Latent Mode Decomposition

TL;DR

This work tackles the limitations of Multivariate Mode Decomposition by introducing Latent Mode Decomposition (LMD) and the Variational Latent Mode Decomposition (VLMD) algorithm. VLMD operates in a low-dimensional latent space to jointly recover sparse connectivity across channels and AM-FM latent modes, incorporating reconstruction fidelity, sparsity, and a frequency-regularization constraint via ADMM. The approach generalizes existing MMD methods, improves robustness to noise and parameter settings, and delivers interpretable connectivity patterns; it demonstrates superior accuracy and efficiency on synthetic data and provides meaningful insights in exchange-rate and electric-grid datasets.
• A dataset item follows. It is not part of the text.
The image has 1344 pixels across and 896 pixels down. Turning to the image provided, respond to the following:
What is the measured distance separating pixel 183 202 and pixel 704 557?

Such a framework holds promise for scalable, interpretable analysis of high-dimensional, structured multivariate signals in finance, energy, and beyond.

Abstract

We introduce Variational Latent Mode Decomposition (VLMD), a new algorithm for extracting oscillatory modes and associated connectivity structures from multivariate signals. VLMD addresses key limitations of existing Multivariate Mode Decomposition (MMD) techniques -including high computational cost, sensitivity to parameter choices, and weak modeling of interchannel dependencies. Its improved performance is driven by a novel underlying model, Latent Mode Decomposition (LMD), which blends sparse coding and mode decomposition to represent multichannel signals as sparse linear combinations of shared latent components composed of AM-FM oscillatory modes. This formulation enables VLMD to operate in a lower-dimensional latent space, enhancing robustness to noise, scalability, and interpretability. The algorithm solves a constrained variational optimization problem that jointly enforces reconstruction fidelity, sparsity, and frequency regularization. Experiments on synthetic and real-world datasets demonstrate that VLMD outperforms state-of-the-art MMD methods in accuracy, efficiency, and interpretability of extracted structures.

Figures (9)

• Figure 1: Performance comparison. IMs correlation error and frequency MAPE for the MEMD, MVMD and VLMD algorithms across the three main studied scenarios for different level of noise. Each bar shows the average results corresponding to the 10 different studied cases for each studied scenario and noise seeds.
• Figure 2: Estimated frequencies per iteration. Evolution of the central frequencies, $\omega_{k}$, estimated by VLMD and MVMD respectively per iteration for Scenario A and B for different level of noise. Each line depicts the average central frequency estimated by each algorithm per iteration for all the studied cases. The horizontal dashed lines correspond to the ground truth.
• Figure 3: Overestimation of the number of modes. IMs correlation error of VLMD and MVMD algorithms for varying numbers of selected modes. The results belong to the analysis of the data from Scenario A, where $K=5$ corresponds to the ground truth (see Table \ref{['tab:SynthParameters']}). The figure also displays several panels (A-D), corresponding to varying noise levels. Each bar represents the average correlation error for 5 different studied cases with different initialization seeds.
• Figure 4: IMs for four selected countries. This figure illustrates the obtained IMs for four selected countries. Each subplot also depict the main period (central frequency) associated with each IM.
• Figure 5: Coefficient matrix of the exchange rate dataset. Heatmap of the values from the coefficient matrix from VLMD. Each row corresponds to a specific channel from the data associated with each studied country, whereas each column corresponds to a specific latent channel.